Work to complete.
Across all the entries below, count each line that holds "свободы" and report the figure only.

Saved entries:

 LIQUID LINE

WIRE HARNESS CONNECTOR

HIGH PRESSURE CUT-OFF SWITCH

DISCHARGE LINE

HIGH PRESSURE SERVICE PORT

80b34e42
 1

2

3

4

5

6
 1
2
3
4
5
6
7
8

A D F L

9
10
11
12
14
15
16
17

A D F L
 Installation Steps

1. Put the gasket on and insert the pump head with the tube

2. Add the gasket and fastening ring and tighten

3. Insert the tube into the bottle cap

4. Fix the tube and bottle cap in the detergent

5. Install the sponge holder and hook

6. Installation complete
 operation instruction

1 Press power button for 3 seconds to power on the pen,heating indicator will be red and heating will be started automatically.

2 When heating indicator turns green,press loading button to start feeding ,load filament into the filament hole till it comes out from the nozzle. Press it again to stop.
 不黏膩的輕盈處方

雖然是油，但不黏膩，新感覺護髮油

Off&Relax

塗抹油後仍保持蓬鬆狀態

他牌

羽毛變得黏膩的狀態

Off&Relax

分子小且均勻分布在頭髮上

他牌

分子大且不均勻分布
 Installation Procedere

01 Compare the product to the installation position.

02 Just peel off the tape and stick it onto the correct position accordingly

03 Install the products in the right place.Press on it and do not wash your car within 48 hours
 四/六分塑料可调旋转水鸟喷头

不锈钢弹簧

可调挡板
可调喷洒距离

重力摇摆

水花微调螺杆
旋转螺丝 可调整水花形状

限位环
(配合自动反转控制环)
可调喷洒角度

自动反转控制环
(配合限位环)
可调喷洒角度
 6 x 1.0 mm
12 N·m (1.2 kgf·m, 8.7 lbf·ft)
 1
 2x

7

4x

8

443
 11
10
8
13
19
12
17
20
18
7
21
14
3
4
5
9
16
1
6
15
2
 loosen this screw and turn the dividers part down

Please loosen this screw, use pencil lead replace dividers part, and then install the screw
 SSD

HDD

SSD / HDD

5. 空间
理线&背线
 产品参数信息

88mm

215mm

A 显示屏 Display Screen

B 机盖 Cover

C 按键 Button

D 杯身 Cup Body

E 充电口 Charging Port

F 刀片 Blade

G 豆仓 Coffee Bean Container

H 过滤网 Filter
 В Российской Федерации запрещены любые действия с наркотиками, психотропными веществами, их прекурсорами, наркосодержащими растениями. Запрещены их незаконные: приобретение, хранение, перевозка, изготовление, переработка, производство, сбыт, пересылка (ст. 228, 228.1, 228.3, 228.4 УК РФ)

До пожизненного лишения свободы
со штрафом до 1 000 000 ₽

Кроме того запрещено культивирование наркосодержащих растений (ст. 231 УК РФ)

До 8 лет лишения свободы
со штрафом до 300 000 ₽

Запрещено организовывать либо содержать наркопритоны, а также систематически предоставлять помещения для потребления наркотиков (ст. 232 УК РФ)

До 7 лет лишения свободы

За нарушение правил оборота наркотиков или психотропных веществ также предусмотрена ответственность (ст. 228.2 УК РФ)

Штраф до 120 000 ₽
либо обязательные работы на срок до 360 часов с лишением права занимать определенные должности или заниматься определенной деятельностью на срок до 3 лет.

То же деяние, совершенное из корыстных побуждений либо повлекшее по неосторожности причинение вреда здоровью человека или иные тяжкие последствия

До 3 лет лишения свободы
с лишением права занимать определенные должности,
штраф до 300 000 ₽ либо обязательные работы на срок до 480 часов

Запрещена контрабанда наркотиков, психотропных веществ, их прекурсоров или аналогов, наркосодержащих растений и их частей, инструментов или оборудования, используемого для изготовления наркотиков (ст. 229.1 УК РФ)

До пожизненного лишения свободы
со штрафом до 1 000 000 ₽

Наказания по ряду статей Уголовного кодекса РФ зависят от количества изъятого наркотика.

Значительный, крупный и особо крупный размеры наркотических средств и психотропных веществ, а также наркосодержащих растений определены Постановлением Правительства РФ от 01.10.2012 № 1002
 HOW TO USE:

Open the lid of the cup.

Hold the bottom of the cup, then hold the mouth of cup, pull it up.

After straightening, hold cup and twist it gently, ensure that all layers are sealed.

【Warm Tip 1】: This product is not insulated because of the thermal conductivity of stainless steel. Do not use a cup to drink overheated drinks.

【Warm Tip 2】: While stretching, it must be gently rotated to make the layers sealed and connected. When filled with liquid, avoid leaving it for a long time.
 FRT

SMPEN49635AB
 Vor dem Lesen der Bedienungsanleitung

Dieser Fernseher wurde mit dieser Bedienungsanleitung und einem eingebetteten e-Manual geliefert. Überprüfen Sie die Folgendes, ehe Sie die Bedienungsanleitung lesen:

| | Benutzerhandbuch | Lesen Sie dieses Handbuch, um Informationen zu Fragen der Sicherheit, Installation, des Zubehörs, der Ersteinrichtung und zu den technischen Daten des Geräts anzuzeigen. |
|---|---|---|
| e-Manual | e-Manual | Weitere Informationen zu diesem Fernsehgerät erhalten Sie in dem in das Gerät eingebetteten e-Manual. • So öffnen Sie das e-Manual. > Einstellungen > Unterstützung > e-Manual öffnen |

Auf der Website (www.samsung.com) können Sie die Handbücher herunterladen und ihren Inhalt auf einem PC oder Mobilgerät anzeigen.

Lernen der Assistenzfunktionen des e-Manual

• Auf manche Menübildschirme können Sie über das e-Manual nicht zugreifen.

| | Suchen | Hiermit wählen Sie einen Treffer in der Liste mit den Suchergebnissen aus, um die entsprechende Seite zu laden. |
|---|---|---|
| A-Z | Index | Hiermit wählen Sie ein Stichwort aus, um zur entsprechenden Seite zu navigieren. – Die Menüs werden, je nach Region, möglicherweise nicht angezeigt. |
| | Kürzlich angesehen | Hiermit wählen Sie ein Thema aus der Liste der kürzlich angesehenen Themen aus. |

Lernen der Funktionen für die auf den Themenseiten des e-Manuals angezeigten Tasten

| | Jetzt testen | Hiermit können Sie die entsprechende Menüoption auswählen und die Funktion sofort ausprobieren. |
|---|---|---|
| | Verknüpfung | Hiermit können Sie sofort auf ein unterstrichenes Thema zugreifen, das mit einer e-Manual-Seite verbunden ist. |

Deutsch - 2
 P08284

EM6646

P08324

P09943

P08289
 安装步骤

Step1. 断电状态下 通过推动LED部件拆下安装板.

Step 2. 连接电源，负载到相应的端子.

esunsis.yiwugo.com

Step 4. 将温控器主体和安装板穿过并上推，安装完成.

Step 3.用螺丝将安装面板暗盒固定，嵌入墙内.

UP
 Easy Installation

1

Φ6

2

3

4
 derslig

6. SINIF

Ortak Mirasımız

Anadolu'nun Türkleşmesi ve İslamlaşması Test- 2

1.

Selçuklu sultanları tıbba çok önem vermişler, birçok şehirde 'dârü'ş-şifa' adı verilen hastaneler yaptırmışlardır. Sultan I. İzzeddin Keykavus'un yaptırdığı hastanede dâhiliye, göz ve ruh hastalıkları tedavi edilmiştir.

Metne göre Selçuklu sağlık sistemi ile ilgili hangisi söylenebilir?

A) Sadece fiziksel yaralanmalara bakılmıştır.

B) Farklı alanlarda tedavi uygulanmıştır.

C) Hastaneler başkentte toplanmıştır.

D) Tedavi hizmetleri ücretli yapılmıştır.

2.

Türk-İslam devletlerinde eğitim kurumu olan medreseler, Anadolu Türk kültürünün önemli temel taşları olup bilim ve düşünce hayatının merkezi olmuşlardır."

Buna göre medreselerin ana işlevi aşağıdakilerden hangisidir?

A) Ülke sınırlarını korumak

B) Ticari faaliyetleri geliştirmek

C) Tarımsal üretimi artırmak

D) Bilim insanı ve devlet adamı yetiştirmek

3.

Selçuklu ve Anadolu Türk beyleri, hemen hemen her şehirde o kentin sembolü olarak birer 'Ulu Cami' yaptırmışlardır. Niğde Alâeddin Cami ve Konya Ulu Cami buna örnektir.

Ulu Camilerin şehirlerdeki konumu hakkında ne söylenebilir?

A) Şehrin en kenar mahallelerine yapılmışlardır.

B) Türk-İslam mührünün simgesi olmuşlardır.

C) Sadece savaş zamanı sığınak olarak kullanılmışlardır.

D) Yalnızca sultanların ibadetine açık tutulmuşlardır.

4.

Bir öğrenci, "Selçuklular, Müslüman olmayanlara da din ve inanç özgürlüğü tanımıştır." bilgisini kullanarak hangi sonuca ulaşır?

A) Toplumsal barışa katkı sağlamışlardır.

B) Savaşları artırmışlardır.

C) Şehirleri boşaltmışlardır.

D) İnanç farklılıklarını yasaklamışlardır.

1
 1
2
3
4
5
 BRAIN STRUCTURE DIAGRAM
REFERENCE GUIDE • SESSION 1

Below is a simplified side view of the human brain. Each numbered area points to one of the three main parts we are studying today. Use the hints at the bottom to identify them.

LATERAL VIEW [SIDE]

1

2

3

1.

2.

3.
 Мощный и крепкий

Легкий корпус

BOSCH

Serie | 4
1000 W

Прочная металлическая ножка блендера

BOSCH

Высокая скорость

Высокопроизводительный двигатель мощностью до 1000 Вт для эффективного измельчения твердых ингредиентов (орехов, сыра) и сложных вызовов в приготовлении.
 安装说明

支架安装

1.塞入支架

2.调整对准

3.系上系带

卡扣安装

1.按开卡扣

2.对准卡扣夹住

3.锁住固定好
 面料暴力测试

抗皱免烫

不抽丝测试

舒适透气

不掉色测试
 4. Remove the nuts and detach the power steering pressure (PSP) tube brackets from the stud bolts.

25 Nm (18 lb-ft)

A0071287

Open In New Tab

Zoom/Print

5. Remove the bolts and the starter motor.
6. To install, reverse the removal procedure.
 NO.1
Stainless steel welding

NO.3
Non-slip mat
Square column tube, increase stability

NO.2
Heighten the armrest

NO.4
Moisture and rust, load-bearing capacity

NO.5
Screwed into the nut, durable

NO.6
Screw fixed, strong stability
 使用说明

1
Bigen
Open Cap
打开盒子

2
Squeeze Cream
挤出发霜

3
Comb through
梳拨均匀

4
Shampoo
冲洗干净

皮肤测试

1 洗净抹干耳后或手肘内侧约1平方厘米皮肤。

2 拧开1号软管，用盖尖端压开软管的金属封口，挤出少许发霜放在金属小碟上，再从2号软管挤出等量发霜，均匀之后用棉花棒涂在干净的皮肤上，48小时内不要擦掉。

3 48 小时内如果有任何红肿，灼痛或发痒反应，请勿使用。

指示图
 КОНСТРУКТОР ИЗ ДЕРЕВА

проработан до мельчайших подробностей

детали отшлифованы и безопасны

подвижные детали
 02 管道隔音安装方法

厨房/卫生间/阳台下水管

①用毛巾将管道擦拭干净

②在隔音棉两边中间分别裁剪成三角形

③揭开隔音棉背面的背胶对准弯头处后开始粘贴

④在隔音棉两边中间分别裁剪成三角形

Answer to the problem.
5